Treatment methods vary depending on the patient’s age and the severity of their spinal curve.
: Children showing early symptoms of scoliosis
In many cases of childhood scoliosis, doctors will recommend simply monitoring the condition to see whether it gets better, gets worse, or stays the same as the child grows. Further treatment may be prescribed if the spinal curve doesn’t improve over time.
: Babies and toddlers whose spines have not developed properly
Casts are non-removable, and in general, they are only used when the patient is very young. A scoliosis cast is worn for months at a time to straighten the spine as it develops. Casts are changed every few months.

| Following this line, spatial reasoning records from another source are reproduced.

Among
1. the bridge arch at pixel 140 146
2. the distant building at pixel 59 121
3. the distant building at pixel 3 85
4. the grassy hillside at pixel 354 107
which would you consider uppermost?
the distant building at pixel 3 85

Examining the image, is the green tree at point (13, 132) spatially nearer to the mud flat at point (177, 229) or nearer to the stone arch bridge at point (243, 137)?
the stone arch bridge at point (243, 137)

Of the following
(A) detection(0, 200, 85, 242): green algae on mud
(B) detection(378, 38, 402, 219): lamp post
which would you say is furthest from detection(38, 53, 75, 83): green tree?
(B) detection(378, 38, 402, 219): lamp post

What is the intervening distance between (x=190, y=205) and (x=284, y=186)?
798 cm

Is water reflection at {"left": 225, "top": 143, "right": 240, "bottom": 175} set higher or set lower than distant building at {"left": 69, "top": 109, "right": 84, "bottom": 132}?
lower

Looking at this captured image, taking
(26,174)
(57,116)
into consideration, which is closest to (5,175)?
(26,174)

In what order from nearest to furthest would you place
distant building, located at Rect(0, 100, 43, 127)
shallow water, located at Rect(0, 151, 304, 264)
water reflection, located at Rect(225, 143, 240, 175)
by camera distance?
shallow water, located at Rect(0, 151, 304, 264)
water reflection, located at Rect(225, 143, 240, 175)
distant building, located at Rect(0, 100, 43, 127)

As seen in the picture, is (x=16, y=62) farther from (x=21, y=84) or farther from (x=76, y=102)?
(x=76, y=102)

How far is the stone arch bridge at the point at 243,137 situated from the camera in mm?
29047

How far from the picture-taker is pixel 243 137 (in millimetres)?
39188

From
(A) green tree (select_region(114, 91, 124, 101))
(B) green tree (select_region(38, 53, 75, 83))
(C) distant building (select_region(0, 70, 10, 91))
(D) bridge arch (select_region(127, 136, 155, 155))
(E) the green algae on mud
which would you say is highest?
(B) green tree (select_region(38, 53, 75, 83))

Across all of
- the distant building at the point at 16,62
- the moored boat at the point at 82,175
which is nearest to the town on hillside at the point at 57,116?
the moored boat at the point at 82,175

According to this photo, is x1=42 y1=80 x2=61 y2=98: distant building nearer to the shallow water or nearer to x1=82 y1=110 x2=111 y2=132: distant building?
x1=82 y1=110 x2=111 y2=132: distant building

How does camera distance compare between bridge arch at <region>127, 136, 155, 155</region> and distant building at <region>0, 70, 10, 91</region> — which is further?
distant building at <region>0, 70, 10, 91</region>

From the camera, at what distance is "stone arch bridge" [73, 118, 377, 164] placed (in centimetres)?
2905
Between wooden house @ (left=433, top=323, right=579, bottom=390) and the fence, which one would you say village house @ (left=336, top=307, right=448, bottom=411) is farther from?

: Children with scoliosis who are still growing
Bracing is a fairly common treatment for children with scoliosis, as well as for pre-teen/adolescent patients whose bodies are still growing. Braces come in a number of different forms, and while they can’t correct an existing curve, they do help to prevent scoliosis from progressing with growth.
: Scoliosis patients aged 4 and up
Exercise-based physical therapy can be highly beneficial for scoliosis patients at virtually any age. This is a non-invasive option that has proven capable
of reducing the angle of the patient’s spinal curve while also addressing other symptoms such as back pain and muscular imbalance.
: Extremely severe cases of childhood scoliosis
For a child with an especially severe spinal curve, spinal fusion surgery
may be the only viable option. However, the spinal fusion procedure is very rarely performed on children, not least because it’s usually better to wait until the patient is fully grown before operating.